§ **CONSIGNES**:
1. Recopiez, dans le texte sur les séances de la Chambre, la partie qui s'ouvre sur les mots contenant « d'examiner le projet » et se clôt sur « à l'administration municipale. ».
2. Rédigez la suite du texte sur les séances de la Chambre, en partant de sa dernière phrase.

§ **PASSAGE EXTRAIT**:
- - - - - - -

Ordre du jour du mercredi 1er avril 1835.

A midi, réunion dans les bureaux. Pour l'examen : 1° du projet de loi relatif aux faillites et banqueroutes;

2o Du projet de loi portant application aux colonies de la Martinique, de la Guadeloupe, de la Guyane française et de Bourbon, de la loi du 28 avril 1832.

A une heure, séance publique.

1° Discussion ou nomination de commissions pour l'examen des projets de loi dont la Chambre se sera occupée dans les bureaux avant la séance;

2. Rapport de la commission spéciale chargée

d'examiner le projet de loi relatif à l'amélioration du cours de la Scarpe ;

3° Suite de la délibération sur les articles du projet de loi relatif à l'administration municipale.

CHAMBRE DES DÉPUTÉS.

PRÉSIDENCE DE M. pelet (de LA LOZÈRE), VICE-PRÉSIDENT.

Séance du mardi 31 mars 1835.

La séance est ouverte à une heure et demie. Le procès-verbal de la séance du lundi 30 mars est lu et adopté.

- - - - - - -

§ **DONNÉES ENREGISTRÉES**:
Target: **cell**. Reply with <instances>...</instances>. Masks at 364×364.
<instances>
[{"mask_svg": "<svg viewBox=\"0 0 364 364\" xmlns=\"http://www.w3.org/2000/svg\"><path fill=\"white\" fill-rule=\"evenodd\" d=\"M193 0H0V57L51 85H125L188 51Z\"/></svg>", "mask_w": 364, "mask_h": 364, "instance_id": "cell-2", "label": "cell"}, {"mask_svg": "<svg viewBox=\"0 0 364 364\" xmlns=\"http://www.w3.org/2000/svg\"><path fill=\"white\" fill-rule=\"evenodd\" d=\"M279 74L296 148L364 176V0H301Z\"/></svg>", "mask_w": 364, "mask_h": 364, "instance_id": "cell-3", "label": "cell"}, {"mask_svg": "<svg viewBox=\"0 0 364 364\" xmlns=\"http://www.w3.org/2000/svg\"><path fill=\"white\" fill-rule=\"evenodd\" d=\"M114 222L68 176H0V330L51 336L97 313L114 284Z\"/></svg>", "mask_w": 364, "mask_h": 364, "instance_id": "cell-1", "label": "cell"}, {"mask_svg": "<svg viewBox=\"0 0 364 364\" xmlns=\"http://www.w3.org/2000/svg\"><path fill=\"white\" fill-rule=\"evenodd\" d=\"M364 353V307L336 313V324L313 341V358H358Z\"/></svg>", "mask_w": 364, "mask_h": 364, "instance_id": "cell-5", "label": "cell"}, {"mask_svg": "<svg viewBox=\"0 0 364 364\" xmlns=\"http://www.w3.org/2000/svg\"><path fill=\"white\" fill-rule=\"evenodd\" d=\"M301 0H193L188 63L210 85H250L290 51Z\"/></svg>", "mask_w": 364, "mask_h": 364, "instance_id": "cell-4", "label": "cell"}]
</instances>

- - - - - - -

§ **RÉPONSES RÉDIGÉES**:
1.
d'examiner le projet de loi relatif à l'amélioration du cours de la Scarpe ;

3° Suite de la délibération sur les articles du projet de loi relatif à l'administration municipale.

2.
M. le Président. L'ordre du jour est la suite de la discussion du projet de loi sur la responsabilité des ministres et des autres agents du pouvoir.

La Chambre est restée hier à l'article 40 de la commission, amendé par M. Dufaure et sousamendé par M. Charlemagne. Plusieurs amendements ont été distribués ce matin; il vient de m'en être remis d'autres. La Chambre comprendra que je n'ai pas eu le temps de les examiner et de les coordonner. Je lui en donnerai connaissance quand le moment viendra de le faire. J'invite toutefois les honorables membres qui ont remis ces amendements à se tenir prêts à les développer quand leur tour viendra.

La discussion, dis-je, était établie sur l'amendement de M. Dufaure, sous-amendé par M. Charlemagne.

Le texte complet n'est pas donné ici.